▶ _Objectifs_
1. Selon l’extrait sur l’accord entre Israël et les Émirats arabes unis, depuis quelle année des représentations commerciales existaient-elles dans les deux pays ?
2. Indiquez si chacune des affirmations suivantes concorde avec l’extrait sur l’accord entre Israël et les Émirats arabes unis, en répondant par oui ou non et en citant les mots décisifs : (a) l’accord a été signé le 13 août ; (b) Abou Dhabi était en guerre avec Tel-Aviv avant l’accord ; (c) les F-35 sont présentés comme les avions furtifs les plus modernes au monde.

***** Extrait du document

« L’aide récente du Qatar à Gaza a prouvé que l’émirat peut jouer un rôle stratégique dans la résolution de certaines crises. »
Qu’on se le dise : l’accord qui a été signé entre Israël et les Emirats arabes unis, le 13 août dernier, n’est pas un « accord de paix », mais bien un accord de normalisation des relations entre les deux pays. Il serait à ce stade exagéré de présenter le troisième pays à signer un tel accord avec l’État hébreu d’acteur de paix pour autant. Abou Dhabi n’était pas en guerre avec Tel-Aviv : il n’y avait officiellement aucune relation entre les deux pays auparavant. En réalité, cela est faux et le story-telling politique a vite volé en éclats, puisque depuis 1996, des représentations commerciales existaient dans les deux pays, et la coopération scientifique, cybernétique entre autres, était déjà bien une réalité. Tout comme leur alliance de fait avec l’Arabie saoudite contre l’ennemi iranien. Geler l’annexion des territoires occupés en Cisjordanie par Israël était peut-être un préalable à la signature de l’accord, mais dans le même temps, c’était accepter tacitement cette colonisation et, en échange, espérer pouvoir se fournir en avions furtifs F-35, les plus modernes au monde, dont est équipé Israël qui jusque-là redoutait la concurrence régionale. Un signe de « paix » ?
« Artisans de paix »

**********
***** Matériel

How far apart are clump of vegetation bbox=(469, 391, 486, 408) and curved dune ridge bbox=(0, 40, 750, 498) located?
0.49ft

**********

▶ _Réponses par tâche_
1. Depuis 1996.

2.
(a) Oui : « le 13 août dernier ».
(b) Non : « Abou Dhabi n’était pas en guerre avec Tel-Aviv ».
(c) Oui : « avions furtifs F-35, les plus modernes au monde ».